Williams, however, tends to look beyond the surface. “Although it’s changed so much, so radically, over the last 50 years, it’s still got the same spirit,” she said, describing it as artistic, alive and unique.
She believes that she has kept the same spirit, too. A desire for adventure and escape motivated her long before she turned down the chance to take over her grandfather’s rural Virginia general store and instead moved to Richmond to attend the School of Engineering Technology at RPI.
After graduation, her engineering degree helped her land a position with Westinghouse Electric Corp., where she received on-the-job training in computer programming. In 1980, she started a software company, which designed PC/TaxCut, the first PC-based tax preparation system, as well as the first PC-based human resource system. The HR system’s customers included Ford Motor Co. and NASA among others.
In her time studying engineering at RPI, the class included only one female student, who wasn’t Williams. (Her classmates knew her as “Tom.”) Though Williams said she spent a significant amount of her life questioning her gender identity, she began to work and interact as female much of the time just in the past two decades.
Williams likes to say she’s “all dressed up with somewhere to go.” For her, the saying is about gaining confidence to enjoy life in public despite the fear that prevents some transgender people from presenting as their preferred gender.
it’s a whole different experience when someone actually has to be prejudiced or bigoted against someone who is a person that they know.
Williams now frequently socializes as Rhonda. “One of the reasons for being out as much as I am is to have people meet and know someone who is transgender,” she said. “Many people can be prejudiced toward a concept, especially if they don’t understand the concept. But it’s a whole different experience when someone actually has to be prejudiced or bigoted against someone who is a person that they know.”
Williams has encountered issues professionally, though she said she’s fortunate to have avoided some of the other types of discrimination transgender people face, such as physical abuse. As a well-qualified engineer, while presenting male, Williams said she never went on an interview without being offered the job. Presenting as Rhonda, on the other hand, she said it took 51 interviews over two years to get an offer — and then for a position as an unpaid intern.
She hopes her persistence can inspire and encourage others. Having benefited from support groups in the past, she founded one in 1995 in Tampa, Florida, and later started a second group in West Palm Beach. Now living in Jupiter, Florida, she launched the blog Rhonda’s Escape in 2016. The blog has about 2,000 views a day with total views exceeding 2 million.

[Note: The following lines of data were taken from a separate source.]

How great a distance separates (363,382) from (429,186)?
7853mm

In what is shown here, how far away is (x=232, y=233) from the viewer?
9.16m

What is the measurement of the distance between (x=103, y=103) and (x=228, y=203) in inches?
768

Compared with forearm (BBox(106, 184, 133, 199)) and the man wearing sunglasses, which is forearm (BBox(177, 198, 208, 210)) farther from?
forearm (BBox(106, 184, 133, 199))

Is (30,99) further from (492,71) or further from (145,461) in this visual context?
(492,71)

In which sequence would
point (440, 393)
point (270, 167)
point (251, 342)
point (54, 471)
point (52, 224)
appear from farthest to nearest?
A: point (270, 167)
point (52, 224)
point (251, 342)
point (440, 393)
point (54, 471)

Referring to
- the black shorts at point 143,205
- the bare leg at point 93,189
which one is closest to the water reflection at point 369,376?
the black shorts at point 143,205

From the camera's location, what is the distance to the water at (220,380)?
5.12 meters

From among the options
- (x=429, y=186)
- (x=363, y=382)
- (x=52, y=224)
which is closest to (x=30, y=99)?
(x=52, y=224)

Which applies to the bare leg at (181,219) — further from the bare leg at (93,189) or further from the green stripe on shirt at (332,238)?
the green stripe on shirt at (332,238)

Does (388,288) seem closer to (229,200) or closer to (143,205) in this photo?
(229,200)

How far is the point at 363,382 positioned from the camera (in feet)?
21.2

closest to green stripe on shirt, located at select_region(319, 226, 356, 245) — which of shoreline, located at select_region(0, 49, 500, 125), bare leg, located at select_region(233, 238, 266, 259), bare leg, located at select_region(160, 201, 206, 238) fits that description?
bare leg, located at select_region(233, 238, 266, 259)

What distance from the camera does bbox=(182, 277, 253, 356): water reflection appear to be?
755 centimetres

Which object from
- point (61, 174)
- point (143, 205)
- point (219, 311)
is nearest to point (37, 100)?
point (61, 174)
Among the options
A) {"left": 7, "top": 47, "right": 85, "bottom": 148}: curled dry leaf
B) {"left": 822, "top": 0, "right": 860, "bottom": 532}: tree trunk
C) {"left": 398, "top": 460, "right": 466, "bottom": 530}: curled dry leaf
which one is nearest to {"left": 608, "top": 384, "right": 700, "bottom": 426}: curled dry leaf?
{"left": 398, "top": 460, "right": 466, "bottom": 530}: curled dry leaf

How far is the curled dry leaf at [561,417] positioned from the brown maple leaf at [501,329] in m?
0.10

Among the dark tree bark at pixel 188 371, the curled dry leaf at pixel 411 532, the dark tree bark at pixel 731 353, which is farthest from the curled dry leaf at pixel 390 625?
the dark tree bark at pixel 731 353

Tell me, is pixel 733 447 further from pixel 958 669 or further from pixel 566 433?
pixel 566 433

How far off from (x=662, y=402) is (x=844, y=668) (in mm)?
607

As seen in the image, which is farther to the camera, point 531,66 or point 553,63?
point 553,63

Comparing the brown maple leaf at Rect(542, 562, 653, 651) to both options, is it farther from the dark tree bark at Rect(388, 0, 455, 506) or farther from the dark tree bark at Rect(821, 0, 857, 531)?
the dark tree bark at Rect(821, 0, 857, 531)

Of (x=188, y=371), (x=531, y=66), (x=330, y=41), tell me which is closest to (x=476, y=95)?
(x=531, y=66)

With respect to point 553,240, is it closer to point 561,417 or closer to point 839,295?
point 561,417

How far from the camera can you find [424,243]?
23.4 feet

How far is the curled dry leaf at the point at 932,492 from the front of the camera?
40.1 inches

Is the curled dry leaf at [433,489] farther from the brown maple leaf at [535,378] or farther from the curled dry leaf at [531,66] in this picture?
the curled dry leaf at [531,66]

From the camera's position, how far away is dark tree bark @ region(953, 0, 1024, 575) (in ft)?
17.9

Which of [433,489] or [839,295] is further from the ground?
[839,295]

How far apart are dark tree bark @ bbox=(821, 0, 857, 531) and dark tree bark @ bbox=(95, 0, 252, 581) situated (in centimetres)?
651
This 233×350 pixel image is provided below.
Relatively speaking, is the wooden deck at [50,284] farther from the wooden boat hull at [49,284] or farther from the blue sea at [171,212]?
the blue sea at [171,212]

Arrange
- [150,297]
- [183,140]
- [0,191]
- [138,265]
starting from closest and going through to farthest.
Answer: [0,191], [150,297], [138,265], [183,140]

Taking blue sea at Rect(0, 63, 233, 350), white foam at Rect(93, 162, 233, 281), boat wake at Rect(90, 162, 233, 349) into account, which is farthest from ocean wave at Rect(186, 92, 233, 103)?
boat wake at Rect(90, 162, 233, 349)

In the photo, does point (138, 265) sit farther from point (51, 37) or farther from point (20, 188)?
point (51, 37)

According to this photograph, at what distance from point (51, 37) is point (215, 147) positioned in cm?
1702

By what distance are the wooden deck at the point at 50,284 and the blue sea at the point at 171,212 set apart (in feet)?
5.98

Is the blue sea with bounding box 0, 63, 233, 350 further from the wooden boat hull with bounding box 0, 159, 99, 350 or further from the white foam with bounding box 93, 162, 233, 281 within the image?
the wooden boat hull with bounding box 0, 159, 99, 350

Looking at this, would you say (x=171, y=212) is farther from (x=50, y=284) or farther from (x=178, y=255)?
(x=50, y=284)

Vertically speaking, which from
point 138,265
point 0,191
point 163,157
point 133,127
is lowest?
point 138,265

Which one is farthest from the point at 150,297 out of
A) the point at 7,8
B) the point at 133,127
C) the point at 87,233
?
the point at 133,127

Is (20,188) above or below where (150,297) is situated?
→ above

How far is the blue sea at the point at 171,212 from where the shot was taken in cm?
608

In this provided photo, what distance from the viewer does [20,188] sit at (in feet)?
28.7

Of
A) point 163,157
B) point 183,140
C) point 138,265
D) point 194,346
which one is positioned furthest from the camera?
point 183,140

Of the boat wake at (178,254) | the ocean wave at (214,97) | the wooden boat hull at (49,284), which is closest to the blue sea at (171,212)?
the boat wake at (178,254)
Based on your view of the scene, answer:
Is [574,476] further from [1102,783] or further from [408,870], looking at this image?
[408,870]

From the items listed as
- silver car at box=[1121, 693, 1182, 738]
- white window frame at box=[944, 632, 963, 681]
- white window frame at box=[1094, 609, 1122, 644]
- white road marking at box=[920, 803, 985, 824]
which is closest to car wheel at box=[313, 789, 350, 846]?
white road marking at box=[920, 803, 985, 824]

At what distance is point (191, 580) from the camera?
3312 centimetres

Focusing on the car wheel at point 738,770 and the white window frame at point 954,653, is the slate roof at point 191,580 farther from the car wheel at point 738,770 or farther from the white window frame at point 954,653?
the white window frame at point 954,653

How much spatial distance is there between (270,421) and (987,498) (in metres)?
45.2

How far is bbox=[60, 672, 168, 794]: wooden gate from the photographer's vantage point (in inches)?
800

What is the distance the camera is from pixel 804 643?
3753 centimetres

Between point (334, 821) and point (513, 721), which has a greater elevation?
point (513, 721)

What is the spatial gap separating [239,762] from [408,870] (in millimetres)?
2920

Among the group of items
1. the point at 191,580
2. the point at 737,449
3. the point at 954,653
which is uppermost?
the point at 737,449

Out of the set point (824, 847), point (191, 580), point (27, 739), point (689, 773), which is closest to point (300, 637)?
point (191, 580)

“I think her story is so empowering,” said Fred Wayne, who retired from VCU in 2003 as a special assistant to the president and has been a friend of Williams since meeting her about 10 years ago at an RPI reunion. “I know that in my own life, there are things that I would like to have done, that I could have done, that I should have done, that I did not do. And I see Rhonda and I think, you did it. I am so happy for you.”
Williams’ next chapter is another entrepreneurial adventure, this time offering corporate diversity and inclusion training. “My hook will be, ‘Going through the glass ceiling — the opposite way,” she said, referring to the special understanding she’s gained by experiencing the corporate world as both male and female.
RPI, she said, laid the foundation for the entrepreneurial spirit she has embraced throughout her life. She still comes to campus anytime she’s in the area. On her most recent trip to VCU for Reunion Weekend in April, she visited the new Institute for Contemporary Art with a group of friends and was delighted to discover a large sign that read, “You belong here.”
More than 50 years after leaving Halifax County to attend RPI, Williams is still showing the world that she belongs anywhere she chooses to go.